Глава 5
Прошло меньше десяти минут, но Гермионе они показались вечностью, проведённой в аду. Она без сил осела на пол, широко раскрытыми глазами уставившись в одну точку. Опустошение внутри было настолько огромным, что оно, казалось, сейчас разорвёт её изнутри. Но и это чувство скоро прошло, оставив за собой ужасную физическую боль во всё ещё дрожащем теле и ощущение того, что жизнь закончилась.

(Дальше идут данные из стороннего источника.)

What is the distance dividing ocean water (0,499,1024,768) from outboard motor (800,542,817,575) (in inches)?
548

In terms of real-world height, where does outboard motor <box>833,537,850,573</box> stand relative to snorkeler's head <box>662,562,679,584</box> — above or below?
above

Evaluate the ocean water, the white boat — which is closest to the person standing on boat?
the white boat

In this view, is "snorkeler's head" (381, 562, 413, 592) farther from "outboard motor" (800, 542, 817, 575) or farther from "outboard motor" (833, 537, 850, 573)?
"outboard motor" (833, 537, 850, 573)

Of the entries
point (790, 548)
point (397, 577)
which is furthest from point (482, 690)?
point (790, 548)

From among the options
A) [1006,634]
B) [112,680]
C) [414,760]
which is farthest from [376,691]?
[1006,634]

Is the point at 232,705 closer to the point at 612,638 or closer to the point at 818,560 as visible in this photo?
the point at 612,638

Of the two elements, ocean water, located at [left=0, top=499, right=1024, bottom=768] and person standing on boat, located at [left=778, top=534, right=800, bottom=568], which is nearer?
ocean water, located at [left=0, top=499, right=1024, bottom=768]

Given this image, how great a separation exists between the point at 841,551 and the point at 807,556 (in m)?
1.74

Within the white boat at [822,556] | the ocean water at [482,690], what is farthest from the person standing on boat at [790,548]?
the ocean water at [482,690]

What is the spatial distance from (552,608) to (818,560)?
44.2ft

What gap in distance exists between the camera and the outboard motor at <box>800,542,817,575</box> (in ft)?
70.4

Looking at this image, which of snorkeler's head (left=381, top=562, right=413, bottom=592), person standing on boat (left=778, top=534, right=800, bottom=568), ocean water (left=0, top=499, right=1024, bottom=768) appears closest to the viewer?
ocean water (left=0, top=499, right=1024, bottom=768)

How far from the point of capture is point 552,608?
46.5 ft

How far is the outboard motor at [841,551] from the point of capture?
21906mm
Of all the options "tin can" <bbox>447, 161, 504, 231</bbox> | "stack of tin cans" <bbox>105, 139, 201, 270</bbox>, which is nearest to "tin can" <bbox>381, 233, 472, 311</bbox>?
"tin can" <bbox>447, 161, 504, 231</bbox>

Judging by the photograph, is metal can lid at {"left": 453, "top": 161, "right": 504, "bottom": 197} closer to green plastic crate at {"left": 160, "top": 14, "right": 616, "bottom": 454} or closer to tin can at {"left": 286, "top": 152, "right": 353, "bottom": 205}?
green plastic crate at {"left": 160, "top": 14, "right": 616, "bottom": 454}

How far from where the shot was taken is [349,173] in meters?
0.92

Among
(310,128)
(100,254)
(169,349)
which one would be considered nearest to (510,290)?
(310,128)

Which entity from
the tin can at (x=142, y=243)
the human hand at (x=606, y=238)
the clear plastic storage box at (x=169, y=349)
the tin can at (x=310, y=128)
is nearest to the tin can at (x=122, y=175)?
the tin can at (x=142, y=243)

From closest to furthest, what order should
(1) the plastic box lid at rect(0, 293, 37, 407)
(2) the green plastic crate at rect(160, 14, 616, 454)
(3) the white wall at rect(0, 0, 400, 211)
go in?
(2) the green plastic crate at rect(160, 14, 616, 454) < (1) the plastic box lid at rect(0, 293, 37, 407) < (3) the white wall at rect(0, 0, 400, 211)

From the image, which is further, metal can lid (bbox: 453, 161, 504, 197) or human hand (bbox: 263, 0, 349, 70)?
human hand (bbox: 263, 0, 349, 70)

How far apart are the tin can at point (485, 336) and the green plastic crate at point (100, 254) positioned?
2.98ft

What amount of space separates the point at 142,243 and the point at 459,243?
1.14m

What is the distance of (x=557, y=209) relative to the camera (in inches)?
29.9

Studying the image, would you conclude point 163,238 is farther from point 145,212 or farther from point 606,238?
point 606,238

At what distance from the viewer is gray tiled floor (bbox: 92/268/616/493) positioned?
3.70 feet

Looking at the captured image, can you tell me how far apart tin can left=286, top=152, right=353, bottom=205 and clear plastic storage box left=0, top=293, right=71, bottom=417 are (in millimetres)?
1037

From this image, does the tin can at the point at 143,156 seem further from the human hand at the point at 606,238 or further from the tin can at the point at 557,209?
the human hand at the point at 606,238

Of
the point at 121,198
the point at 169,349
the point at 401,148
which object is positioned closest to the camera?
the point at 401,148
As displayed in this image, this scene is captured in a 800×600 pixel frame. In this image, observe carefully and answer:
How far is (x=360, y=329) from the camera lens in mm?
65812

- Ну? – послышался сверху издевательский, но удовлетворённый голос. - Чего ты сидишь? Убери здесь всё немедленно. Слышишь меня? И постираешь мою рубашку, - он бросил ей что-то на колени, - ты запачкала её своей грязной кровью.
Но она ничего не слышала и не видела, даже слёз больше не было. Только руки автоматически стягивали разорванное на груди платье.

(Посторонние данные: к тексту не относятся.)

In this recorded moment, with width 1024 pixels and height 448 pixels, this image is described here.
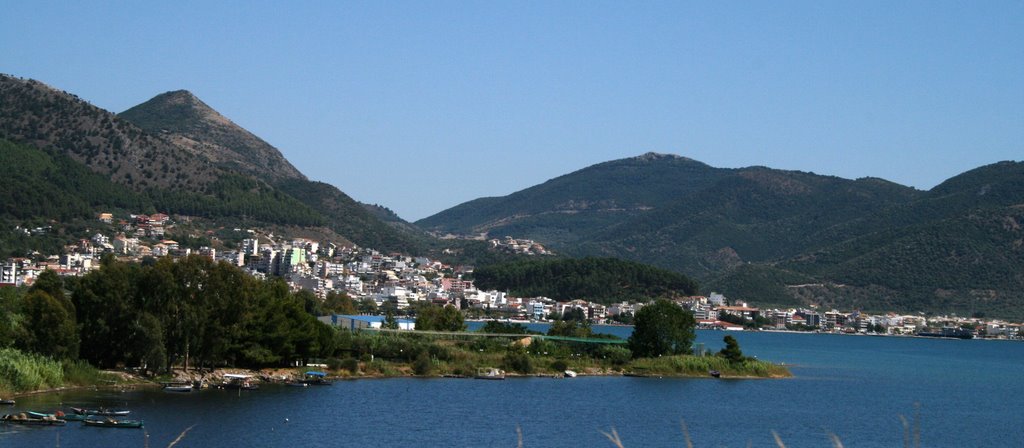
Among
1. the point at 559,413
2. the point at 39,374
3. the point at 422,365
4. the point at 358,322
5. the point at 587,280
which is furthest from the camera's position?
the point at 587,280

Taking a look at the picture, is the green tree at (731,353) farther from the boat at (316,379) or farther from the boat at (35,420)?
the boat at (35,420)

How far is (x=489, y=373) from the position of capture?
2534 inches

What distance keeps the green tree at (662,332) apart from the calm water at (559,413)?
→ 4.21 metres

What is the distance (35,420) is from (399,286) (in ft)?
400

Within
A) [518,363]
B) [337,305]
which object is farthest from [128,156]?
[518,363]

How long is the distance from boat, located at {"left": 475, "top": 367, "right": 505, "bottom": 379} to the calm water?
0.77 m

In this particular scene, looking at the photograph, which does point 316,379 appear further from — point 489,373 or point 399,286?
point 399,286

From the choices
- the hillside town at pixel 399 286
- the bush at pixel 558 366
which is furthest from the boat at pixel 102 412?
the hillside town at pixel 399 286

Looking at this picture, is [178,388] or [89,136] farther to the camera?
[89,136]

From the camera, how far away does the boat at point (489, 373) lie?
210 ft

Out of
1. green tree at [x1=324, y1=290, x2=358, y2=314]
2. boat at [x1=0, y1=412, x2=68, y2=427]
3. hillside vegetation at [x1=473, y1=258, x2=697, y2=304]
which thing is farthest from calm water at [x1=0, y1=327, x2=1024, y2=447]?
hillside vegetation at [x1=473, y1=258, x2=697, y2=304]

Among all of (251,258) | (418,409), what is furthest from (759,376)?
(251,258)

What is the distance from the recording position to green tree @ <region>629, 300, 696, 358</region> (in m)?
71.4

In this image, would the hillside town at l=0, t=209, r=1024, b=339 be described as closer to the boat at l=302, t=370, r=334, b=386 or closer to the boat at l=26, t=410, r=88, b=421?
the boat at l=302, t=370, r=334, b=386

- Если ты сейчас же не встанешь, я так накажу тебя, что...
Он не договорил. Словно гром хлопнула входная дверь в библиотеку, и Нотт резко обернулся. У Гермионы даже не было сил поднять голову, но она даже так почувствовала безмолвную ярость, которой вдруг наполнилась комната. Этой яростью было пропитано всё, она даже прокралась в её мозг, заставив его на минуту проясниться.
- Ты? – протянул Нотт, и в его голосе отразились довольно смешанные чувства.
- Узнал, значит?
Нет, пожалуйста, только не он, нет! Он не должен видеть это. У Гермионы потемнело в глазах, и она упала на пол, видя сквозь туман только две пары ног.

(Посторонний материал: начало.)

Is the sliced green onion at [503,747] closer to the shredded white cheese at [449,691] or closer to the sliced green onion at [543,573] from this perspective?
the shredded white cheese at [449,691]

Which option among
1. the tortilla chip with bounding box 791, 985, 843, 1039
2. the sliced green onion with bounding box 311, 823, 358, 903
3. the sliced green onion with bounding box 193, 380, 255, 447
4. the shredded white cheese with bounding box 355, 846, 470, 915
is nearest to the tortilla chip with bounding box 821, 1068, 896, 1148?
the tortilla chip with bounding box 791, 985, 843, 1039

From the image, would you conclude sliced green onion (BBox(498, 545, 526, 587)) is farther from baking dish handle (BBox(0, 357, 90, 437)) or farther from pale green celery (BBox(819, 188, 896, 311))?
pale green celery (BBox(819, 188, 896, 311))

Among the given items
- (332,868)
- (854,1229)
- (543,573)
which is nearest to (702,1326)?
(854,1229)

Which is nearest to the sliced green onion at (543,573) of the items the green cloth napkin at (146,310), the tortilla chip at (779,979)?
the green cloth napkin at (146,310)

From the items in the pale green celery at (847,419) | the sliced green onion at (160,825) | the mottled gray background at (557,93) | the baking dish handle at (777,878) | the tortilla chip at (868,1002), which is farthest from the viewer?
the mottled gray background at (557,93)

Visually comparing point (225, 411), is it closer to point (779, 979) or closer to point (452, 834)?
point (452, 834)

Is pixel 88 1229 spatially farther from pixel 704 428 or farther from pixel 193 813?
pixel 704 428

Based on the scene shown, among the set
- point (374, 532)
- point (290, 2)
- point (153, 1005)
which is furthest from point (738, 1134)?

- Конечно, узнал, хотя и давно тебя не видел.
- Да, давно, с тех пор как ты выдал меня моему отцу.
- Ты что, всё ещё злишься за это? - Нотт рассмеялся. - Не стоит, я ведь просто выполнял приказ Тёмного лорда.
- Нет, - его голос был на удивление спокоен, но метал, который явственно в нём слышался, не предвещал ничего хорошего, - то, что ты сделал тогда – это пустяки по сравнению с тем, что произошло сейчас.
Хорошо, что Гермиона не могла видеть сейчас его лица, иначе она поразилась бы, как оно было перекошено ненавистью.
- Ты об этом? – Нотт небрежно махнул на неё рукой, словно на кучу тряпья. - Знаешь, для грязнокровки она очень даже ничего, если хочешь, могу одолжить её тебе...
- Круцио, - раздался холодный голос, и Нотт закричал. Так громко и пронзительно, что у Гермионы просто разрывалась голова, но в то же время она заворожено слушала, испытывая какое-то мрачное удовольствие.
Закончилось всё так же внезапно.
- Ты! – взревел Нотт, судорожно ища свою палочку, которая мирно покоилась в кармане его лежащей на полу рубашки.
- За то, что ты сделал, - произнес холодный голос палача, - ты поплатишься жизнью.
- Нет! Нет!!!
- Она тоже кричала «нет», но ты не слышал.
- Не надо, Драко, вспомни, я ведь...
- Замолчи! - он первый раз потерял самообладание и закричал. - Замолчи, подонок! Замолчи навсегда. Авада Кедавра.
Рядом упало что-то тяжёлое. Пустота исчезла, к Гермионе вновь вернулись все её чувства, вся боль и отчаянье. Желая только одного – тоже умереть, - она потеряла сознание.
***
Странное чувство. Опустошение, словно он потерял что-то очень дорогое, чего уже не вернуть. Но ведь это не так, ему ведь всё равно. Мало ли, что там...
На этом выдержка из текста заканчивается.